_PROBLEM_. In the entries below, work out how many lines include "Zealand", and write only that number.

━━ RECORDS TO PROCESS

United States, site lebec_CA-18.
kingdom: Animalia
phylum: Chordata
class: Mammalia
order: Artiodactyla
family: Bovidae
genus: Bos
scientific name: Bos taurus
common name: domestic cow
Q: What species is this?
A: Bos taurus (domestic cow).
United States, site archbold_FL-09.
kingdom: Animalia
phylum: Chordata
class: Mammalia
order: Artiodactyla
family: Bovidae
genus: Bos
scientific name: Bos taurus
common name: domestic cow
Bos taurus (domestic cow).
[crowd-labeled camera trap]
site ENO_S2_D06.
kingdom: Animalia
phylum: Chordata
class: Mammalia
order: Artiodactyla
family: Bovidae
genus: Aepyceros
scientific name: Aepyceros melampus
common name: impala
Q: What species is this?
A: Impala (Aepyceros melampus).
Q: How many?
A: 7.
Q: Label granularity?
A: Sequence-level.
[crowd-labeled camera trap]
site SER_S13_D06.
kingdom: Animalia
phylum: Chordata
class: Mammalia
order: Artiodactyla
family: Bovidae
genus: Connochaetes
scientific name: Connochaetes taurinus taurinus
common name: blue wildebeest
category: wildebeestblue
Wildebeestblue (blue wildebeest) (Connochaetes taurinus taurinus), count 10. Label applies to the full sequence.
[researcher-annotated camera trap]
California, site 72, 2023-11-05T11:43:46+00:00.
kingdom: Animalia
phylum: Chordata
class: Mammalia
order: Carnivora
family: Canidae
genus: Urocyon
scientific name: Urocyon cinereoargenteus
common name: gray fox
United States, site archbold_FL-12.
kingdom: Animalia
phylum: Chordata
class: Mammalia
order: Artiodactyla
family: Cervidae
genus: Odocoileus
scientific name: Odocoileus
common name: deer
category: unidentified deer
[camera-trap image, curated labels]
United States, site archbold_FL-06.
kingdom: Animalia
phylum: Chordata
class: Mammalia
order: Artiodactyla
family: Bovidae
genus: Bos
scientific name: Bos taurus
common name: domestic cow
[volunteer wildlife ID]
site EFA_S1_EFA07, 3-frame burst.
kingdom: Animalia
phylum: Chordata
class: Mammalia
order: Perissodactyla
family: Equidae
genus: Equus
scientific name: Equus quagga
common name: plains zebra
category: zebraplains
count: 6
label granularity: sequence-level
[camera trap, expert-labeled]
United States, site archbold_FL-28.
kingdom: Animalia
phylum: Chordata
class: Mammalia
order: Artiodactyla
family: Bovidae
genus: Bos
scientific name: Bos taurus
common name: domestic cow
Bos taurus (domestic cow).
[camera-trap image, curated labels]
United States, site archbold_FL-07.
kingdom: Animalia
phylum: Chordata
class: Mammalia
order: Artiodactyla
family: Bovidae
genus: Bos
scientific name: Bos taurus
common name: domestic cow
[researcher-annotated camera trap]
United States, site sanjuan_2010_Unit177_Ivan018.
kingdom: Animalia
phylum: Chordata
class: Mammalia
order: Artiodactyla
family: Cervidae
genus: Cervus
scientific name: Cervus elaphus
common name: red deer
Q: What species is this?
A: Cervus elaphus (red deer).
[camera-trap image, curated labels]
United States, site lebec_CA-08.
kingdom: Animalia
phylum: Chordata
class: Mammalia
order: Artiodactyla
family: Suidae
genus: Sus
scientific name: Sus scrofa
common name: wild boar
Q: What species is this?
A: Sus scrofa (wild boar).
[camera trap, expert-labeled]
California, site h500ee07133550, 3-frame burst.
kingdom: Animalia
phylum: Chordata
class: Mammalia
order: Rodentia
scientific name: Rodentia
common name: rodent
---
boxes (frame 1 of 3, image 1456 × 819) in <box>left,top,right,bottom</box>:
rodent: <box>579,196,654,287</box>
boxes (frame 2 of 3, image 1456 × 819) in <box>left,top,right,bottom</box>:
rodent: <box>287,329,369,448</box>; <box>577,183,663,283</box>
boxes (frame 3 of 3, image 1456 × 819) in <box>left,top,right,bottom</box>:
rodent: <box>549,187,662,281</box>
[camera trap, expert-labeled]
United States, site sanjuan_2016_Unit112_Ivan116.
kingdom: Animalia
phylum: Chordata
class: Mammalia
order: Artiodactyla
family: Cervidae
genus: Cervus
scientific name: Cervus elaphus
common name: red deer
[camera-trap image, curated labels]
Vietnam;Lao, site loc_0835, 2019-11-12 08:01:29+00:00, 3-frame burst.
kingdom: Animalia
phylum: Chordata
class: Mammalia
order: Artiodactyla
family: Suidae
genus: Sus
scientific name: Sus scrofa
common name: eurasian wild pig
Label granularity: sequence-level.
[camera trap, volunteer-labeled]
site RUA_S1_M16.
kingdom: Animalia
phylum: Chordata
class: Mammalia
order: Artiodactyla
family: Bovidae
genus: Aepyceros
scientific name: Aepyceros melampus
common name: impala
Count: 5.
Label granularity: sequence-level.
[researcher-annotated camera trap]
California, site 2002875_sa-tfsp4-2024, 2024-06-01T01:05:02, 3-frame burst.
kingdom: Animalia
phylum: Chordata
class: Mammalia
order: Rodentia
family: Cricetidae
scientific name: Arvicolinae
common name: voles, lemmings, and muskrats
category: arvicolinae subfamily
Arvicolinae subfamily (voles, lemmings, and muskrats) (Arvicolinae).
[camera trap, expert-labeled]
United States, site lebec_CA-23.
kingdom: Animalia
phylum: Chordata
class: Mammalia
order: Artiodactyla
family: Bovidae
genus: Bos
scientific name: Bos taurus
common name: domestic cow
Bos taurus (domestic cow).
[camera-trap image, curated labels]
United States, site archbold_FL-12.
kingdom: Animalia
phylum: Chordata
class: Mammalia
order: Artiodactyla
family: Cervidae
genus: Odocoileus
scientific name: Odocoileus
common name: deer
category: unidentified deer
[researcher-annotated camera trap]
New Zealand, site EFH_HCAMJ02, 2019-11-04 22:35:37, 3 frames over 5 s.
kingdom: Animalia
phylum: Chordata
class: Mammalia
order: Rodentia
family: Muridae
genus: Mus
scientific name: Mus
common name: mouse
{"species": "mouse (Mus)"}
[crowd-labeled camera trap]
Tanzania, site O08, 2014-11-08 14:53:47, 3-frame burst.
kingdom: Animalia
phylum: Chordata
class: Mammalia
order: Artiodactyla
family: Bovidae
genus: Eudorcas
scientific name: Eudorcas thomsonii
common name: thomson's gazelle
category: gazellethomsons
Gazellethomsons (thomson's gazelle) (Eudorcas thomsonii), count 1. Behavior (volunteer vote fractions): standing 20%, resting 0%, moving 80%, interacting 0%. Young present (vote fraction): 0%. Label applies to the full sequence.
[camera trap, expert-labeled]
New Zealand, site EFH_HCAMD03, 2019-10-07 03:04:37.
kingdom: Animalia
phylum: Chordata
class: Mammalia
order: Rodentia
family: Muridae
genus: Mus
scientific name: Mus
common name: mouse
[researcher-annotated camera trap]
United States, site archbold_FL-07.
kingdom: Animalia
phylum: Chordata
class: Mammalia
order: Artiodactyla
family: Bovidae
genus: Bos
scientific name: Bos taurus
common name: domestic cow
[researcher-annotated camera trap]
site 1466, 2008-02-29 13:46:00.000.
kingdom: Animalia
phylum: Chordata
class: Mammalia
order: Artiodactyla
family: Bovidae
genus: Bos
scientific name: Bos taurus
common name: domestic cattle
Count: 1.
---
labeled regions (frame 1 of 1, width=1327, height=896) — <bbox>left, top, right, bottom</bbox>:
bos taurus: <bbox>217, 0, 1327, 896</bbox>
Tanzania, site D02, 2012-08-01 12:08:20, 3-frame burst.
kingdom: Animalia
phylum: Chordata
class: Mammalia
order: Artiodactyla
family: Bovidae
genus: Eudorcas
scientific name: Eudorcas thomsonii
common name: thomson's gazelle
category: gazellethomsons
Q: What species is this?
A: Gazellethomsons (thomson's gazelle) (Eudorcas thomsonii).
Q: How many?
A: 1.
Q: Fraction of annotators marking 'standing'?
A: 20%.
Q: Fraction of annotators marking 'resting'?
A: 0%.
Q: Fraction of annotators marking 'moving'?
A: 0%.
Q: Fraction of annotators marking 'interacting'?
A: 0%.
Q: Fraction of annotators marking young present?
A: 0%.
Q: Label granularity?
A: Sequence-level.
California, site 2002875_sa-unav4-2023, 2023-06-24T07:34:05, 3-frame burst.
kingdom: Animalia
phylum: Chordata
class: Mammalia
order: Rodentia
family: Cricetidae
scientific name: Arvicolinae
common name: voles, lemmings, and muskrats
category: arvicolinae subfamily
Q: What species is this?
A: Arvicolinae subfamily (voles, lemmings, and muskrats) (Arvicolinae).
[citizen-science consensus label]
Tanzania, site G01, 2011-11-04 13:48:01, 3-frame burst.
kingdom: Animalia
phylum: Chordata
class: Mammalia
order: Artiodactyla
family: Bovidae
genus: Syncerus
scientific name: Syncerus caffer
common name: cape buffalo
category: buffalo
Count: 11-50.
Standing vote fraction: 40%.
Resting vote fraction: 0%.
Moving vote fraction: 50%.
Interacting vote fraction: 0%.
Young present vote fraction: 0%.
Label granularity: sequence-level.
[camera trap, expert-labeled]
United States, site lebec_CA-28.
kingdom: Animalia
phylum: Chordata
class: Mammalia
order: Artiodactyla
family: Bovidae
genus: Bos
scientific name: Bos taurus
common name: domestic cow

━━━━

_WRITTEN REPLY_. 2